__What you will do__.
Answer these questions from the Prius forum thread below.
1. Without tricking the car, up to roughly what speed does it stay in electric mode?
2. According to the thread, who has publicly released the details for getting over 100 km/h without the engine running?
3. What does Simon the Frenchie find he needs to spoof?

__Passage provided__.
————

# Prius homemade kit



## Coulomb (Apr 22, 2009)

Simon the Frenchie said:


> ... my plan is to use it as a Ev only (ICE starting only for long travel)


Unfortunately, it will stay in electric mode only up to a lowly 48 km/h or so, unless you do one of the things to trick the car into electric-only mode. There are ways of getting to over 100 km/h without the engine running, or at least without it using fuel, but the details seem to be a closely guarded secret. It would be great for someone to make this public domain, and it only takes one person to do this, but as far as I can tell, no-one has released the details publicly.

So you will have a vehicle that uses a lot less fuel, but still needs some fuel for all but the slowest of trips. It doesn't sound like this is what you want.

The latest plug-in hybrid Prii would be different, but of course a lot more expensive to buy.


----------



## Simon the Frenchie (Nov 13, 2012)

I know they use to hack the prius for drive faster in electric mode, but it's right I haven't found yet how... I look further.
...10min later...
I found that I need to spoof the OBD2 can. Found the piece still searching how.

————

__Provided records__.

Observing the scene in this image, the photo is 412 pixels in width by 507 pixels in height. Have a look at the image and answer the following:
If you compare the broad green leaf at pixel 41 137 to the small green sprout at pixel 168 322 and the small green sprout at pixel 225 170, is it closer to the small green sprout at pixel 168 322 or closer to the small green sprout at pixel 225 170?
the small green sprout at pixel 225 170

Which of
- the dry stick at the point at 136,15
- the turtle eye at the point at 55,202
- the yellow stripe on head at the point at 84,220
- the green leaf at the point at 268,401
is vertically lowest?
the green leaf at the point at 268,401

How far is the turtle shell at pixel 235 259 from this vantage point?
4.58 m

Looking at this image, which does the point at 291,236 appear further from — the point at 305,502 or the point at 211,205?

————

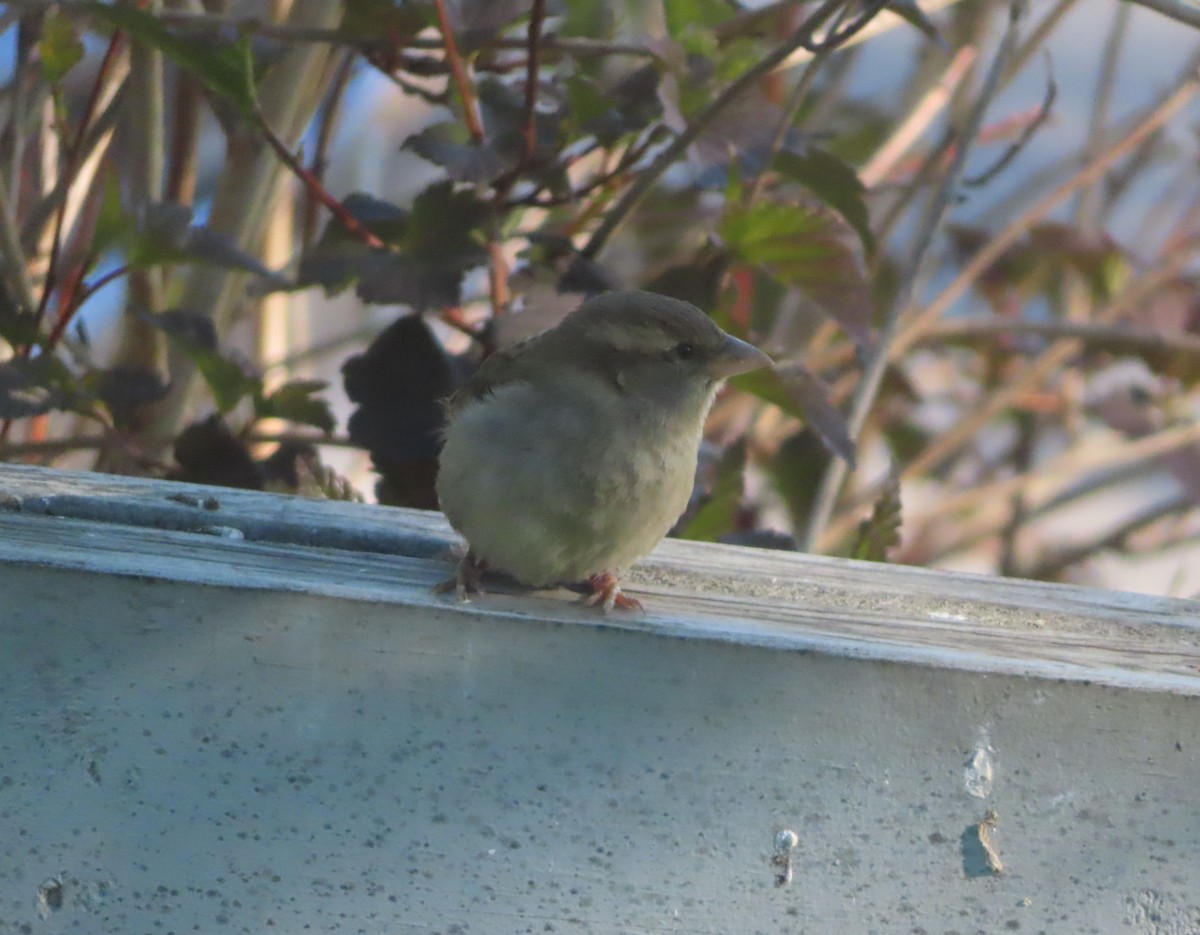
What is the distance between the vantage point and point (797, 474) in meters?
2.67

————

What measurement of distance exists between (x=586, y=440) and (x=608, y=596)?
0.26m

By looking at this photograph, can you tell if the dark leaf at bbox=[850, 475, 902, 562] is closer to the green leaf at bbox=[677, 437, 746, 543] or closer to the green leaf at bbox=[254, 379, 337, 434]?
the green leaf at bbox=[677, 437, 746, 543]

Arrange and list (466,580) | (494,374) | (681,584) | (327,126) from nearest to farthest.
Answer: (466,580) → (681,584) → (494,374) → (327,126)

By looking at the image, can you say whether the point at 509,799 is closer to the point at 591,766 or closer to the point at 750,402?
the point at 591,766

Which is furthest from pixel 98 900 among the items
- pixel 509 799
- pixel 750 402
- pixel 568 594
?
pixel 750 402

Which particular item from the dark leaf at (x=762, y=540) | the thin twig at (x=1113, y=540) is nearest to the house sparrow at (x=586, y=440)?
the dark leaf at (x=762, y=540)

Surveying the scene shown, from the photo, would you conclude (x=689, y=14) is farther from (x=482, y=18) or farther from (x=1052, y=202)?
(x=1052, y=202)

————

__Output of the exercise__.
1. About 48 km/h.
2. No one, as far as the poster can tell; the details seem to be a closely guarded secret.
3. The OBD2 can.